Probability Theory – Problem 62: find the probability that all ducklings fall within the same semicircle

(7+8 points) This problem discusses the probability that $n \geqslant 3$ ducklings swimming independently in a circular pond all fall within the same semicircle. Suppose their positions (treated as point masses) are $\{P_i\}_{i = 0}^{n-1}$. Fix a point $O^*$ on the boundary circle. For each duckling's position $P_i$, draw the ray from the center $O$ of the pond through $P_i$, intersecting the circle at $P_i^*$. Let $\Theta_i$ denote the central angle measured counterclockwise from $O^*$ to $P_i^*$. We may assume $\Theta_i \overset{\text{i.i.d.}}{\sim} U(0,2\pi)$. Define $\displaystyle X_i = \frac{\Theta_i}{2\pi}$, called the ``absolute coordinate'' of each duckling. Fix one duckling $P_0$, called the ``lead duckling'', and set $\hat{\Theta}_0 := 0$. For each other duckling $P_i$, let $\hat{\Theta}_i$ be the central angle measured counterclockwise from $P_0^*$ to $P_i^*$. Define the ``relative coordinate'' $\displaystyle \hat{X}_i = \frac{\hat{\Theta}_i}{2\pi}$.

Write the transformation formula from ``absolute coordinates'' to ``relative coordinates''. Then find the probability that all $n$ ducklings fall within the same semicircle.

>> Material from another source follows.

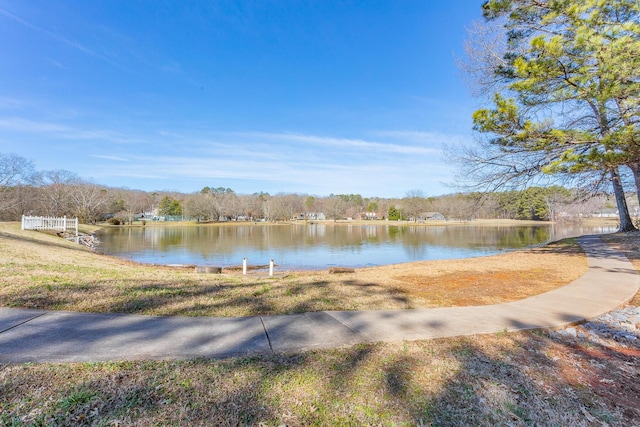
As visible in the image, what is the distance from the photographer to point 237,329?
141 inches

The absolute coordinate $X_i$ and the central angle $\Theta_i$ satisfy $X_i = \dfrac{\Theta_i}{2\pi}$, where $X_i \in [0, 1)$. The relative coordinate $\hat{X}_i$ is determined by the angle $\hat{\Theta}_i$ measured counterclockwise from $P_0^*$ to $P_i^*$, i.e., $\hat{X}_i = \dfrac{\hat{\Theta}_i}{2\pi}$. When $X_i \geqslant X_0$, the counterclockwise arc corresponds to the proportion $X_i - X_0$; when $X_i < X_0$, the counterclockwise path crosses the angle $0$ (i.e., $2\pi$), corresponding to the proportion $1 + X_i - X_0$. Therefore the transformation formula from absolute to relative coordinates is: $$\hat{X}_i = \begin{cases} X_i - X_0, & X_i \geqslant X_0 \\ X_i - X_0 + 1, & X_i < X_0 \end{cases}$$ This formula can also be written uniformly as $\hat{X}_i = (X_i - X_0) \pmod 1$.

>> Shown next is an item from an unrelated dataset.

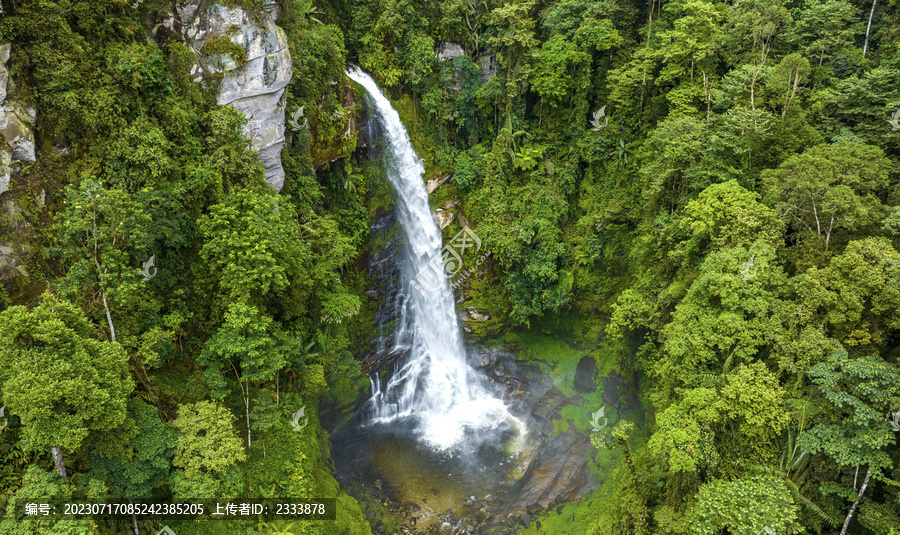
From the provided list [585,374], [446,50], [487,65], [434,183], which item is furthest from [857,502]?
[446,50]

Regarding the probability that all $n$ ducklings fall within the same semicircle, this is equivalent to the existence of an arc gap of length greater than $\dfrac{1}{2}$ among the $n$ points uniformly distributed on a circle of circumference $1$. Let the $n$ points divide the circle into $n$ arcs of lengths $L_1, L_2, \dots, L_n$, satisfying $\sum_{k=1}^n L_k = 1$. The event "all points lie in the same semicircle" is equivalent to "there exists some $k$ such that $L_k > \dfrac{1}{2}$". Since the total length is $1$, it is impossible for two arcs to simultaneously have length greater than $\dfrac{1}{2}$, so the events $\{L_k > \dfrac{1}{2}\}$ for different $k$ are mutually exclusive.

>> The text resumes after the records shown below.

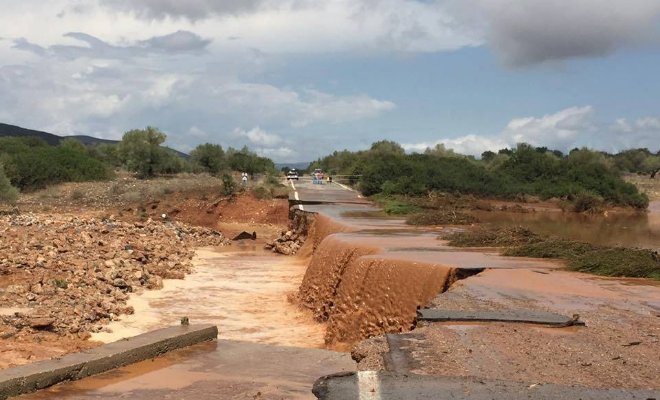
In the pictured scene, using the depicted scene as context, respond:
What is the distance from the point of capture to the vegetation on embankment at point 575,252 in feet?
41.4

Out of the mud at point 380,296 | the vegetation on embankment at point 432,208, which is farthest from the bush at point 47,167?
the mud at point 380,296

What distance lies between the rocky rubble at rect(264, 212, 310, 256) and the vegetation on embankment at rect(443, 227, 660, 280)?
9.56 metres

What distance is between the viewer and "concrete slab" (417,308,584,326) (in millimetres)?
8055

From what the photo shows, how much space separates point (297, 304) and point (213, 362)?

Consider the arc length $L_i$ starting from point $P_i$ in the counterclockwise direction. The event $L_i > \dfrac{1}{2}$ means that the counterclockwise arc of length $\dfrac{1}{2}$ starting from $P_i$ contains no other points, or equivalently, all other $n-1$ points lie in the clockwise semicircle from $P_i$. For a fixed $P_i$, the probability that each of the remaining $n-1$ independently distributed points falls in the specified semicircle is $(\dfrac{1}{2})^{n-1}$. Since there are $n$ points and the corresponding mutually exclusive events number $n$, by the addition rule for mutually exclusive events, the probability that all points lie in the same semicircle is $P = \sum_{i=1}^n (\dfrac{1}{2})^{n-1} = n(\dfrac{1}{2})^{n-1} = \dfrac{n}{2^{n-1}}$.

The transformation formula is $\hat{X}_i = (X_i - X_0) \pmod 1$; the probability is $\dfrac{n}{2^{n-1}}$.